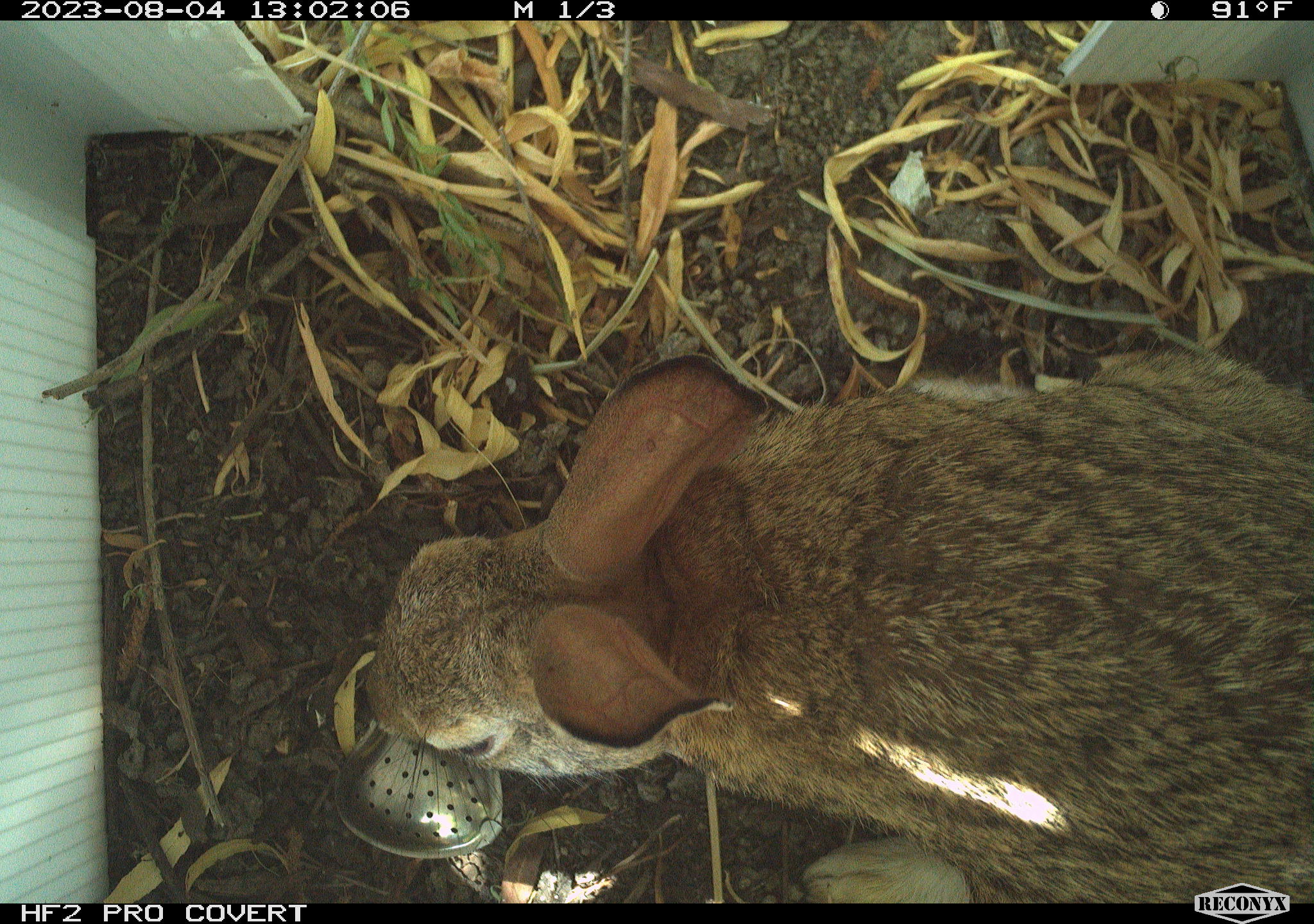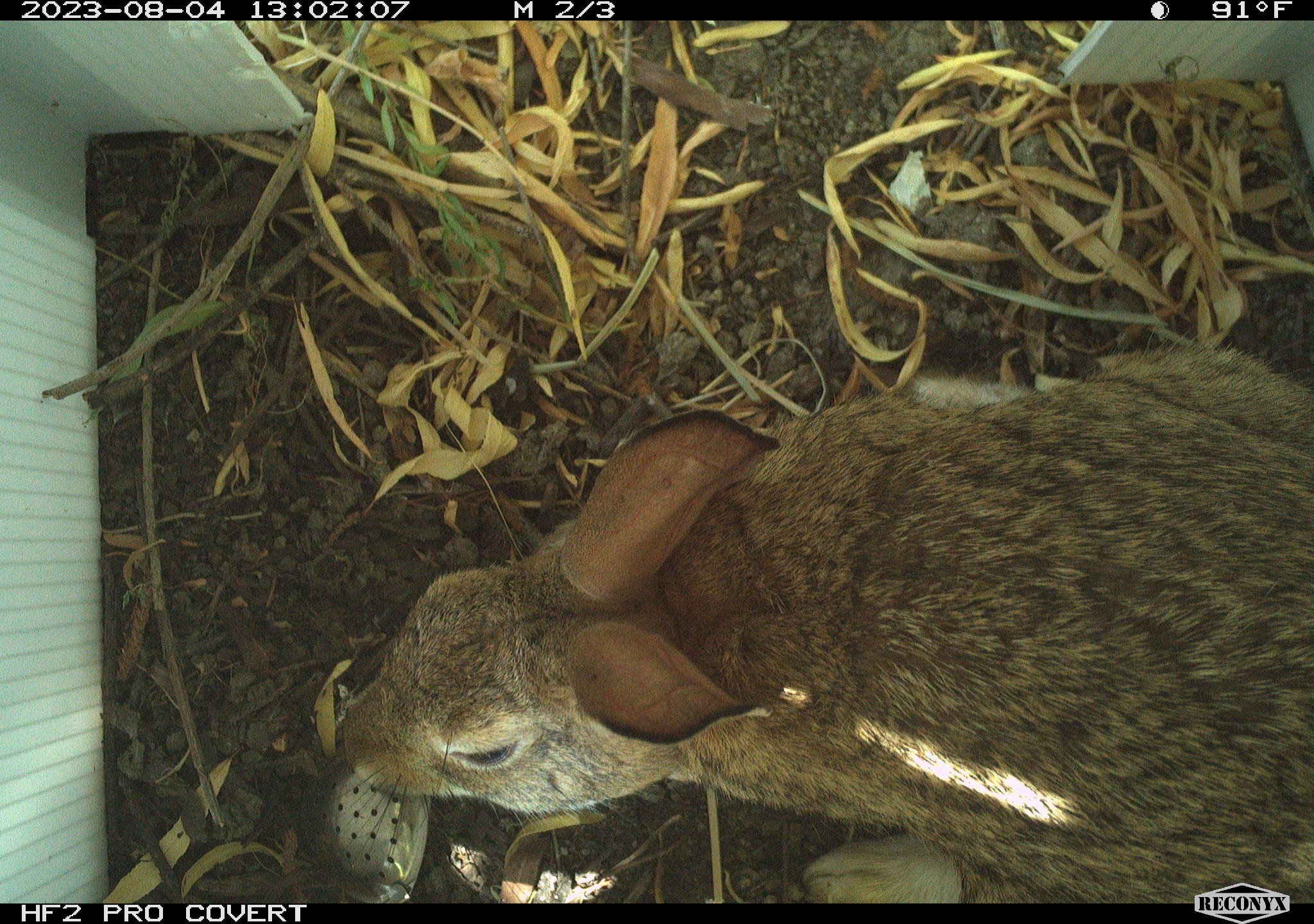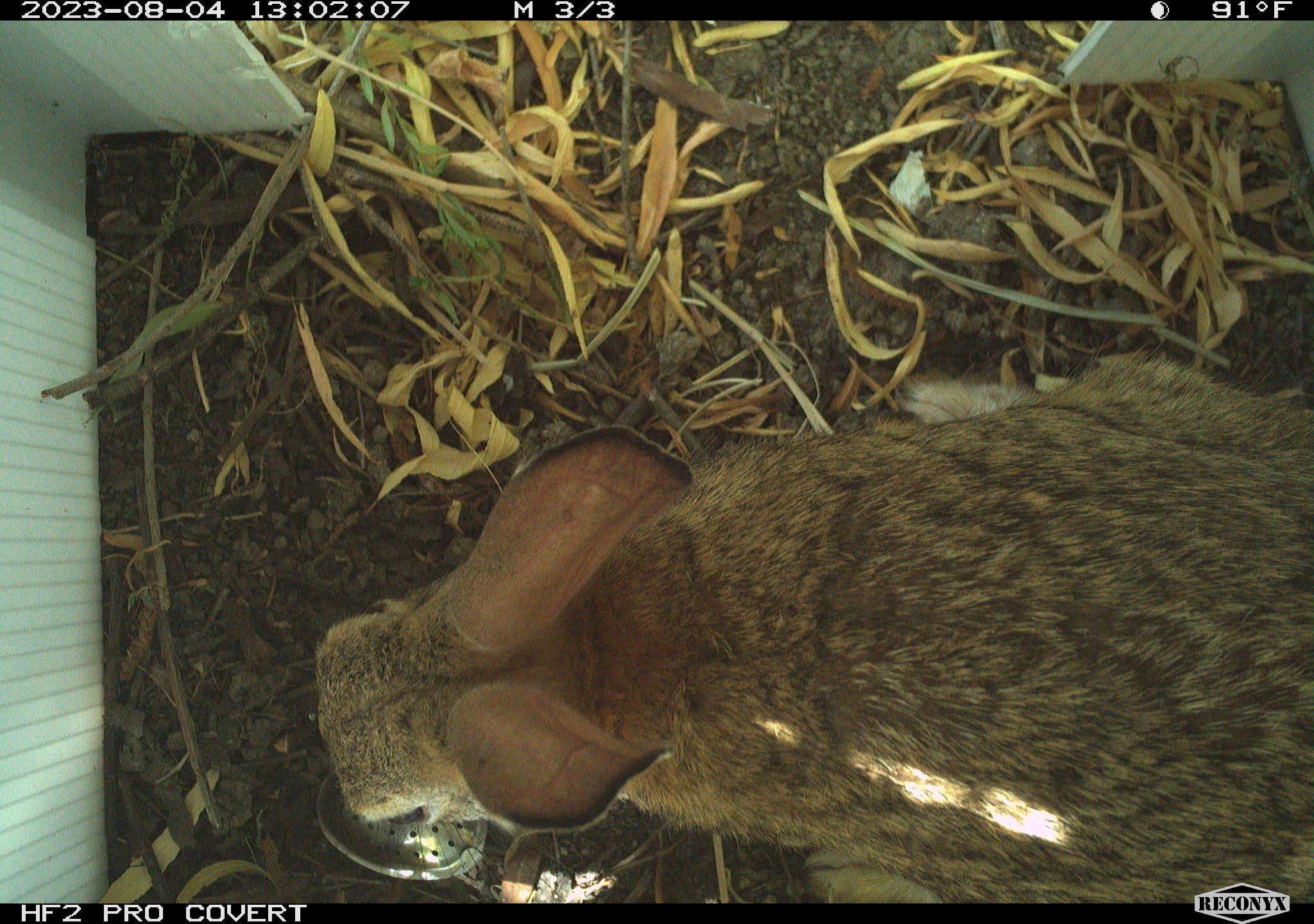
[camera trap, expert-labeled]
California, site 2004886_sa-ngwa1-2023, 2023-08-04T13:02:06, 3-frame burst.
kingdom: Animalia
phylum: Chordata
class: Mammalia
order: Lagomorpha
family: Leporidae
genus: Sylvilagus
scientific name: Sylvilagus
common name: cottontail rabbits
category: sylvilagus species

-.-.-

◆ TASK BRIEF ◆
Your answer must be an exact copy of the records above, with no pictures included.

◆ RESPONSE ◆
[camera trap, expert-labeled]
California, site 2004886_sa-ngwa1-2023, 2023-08-04T13:02:06, 3-frame burst.
kingdom: Animalia
phylum: Chordata
class: Mammalia
order: Lagomorpha
family: Leporidae
genus: Sylvilagus
scientific name: Sylvilagus
common name: cottontail rabbits
category: sylvilagus species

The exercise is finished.